Un nouveau silence s'installa. Syd laissa le temps à son frère d'assimiler ses propos. Il espérait que Bud sentirait toute la sincérité qu'il mettait dans ses mots en cet instant. Cette relation fraternelle il en avait rêvé quasiment toute sa vie. Alors même si c'était encore balbutiant et par moments compliqué entre eux, il ne désirait pas la perdre à nouveau. Ce serait invivable maintenant qu'ils avaient eu l'occasion de se parler pour de vrai. Syd ne comptait pas reculer, revenir en arrière. Et la seule chose qui pouvait briser leur fraternité nouvellement ressuscitée était la culpabilité de Bud. Alors même si les mots et les émotions n'étaient pas forcément son point fort, le Tigre Noir essayait vraiment de reconstruire leur lien. Ils avaient l'immense chance de pouvoir réécrire leur histoire. Et la reine Hilda leur accordait le droit de vivre en plein jour tous les deux, de servir Asgard de concert. Elle envisageait même de modifier la loi sur les jumeaux… Mais il fallait que Bud commence à se pardonner.
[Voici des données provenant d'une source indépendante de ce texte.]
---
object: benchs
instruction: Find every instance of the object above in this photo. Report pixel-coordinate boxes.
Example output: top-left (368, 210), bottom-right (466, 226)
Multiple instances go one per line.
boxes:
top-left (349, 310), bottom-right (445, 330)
« J'ai été odieux et injuste avec toi… », murmura Bud après de longues minutes à observer son frère avec attention. « Je voulais ta place. J'ai laissé Andromède te blesser mortellement. Les choses que j'ai dites après… Crois bien que je le regrette, mais… » Il ne savait pas comment expliquer ou justifier ce qu'il avait fait.

« Je ne t'en veux pas. Je ne t'en ai jamais voulu. », rétorqua Syd avec une certaine douceur. « Tu es mon frère, mon jumeau. Ce lien surpassera toujours le reste. »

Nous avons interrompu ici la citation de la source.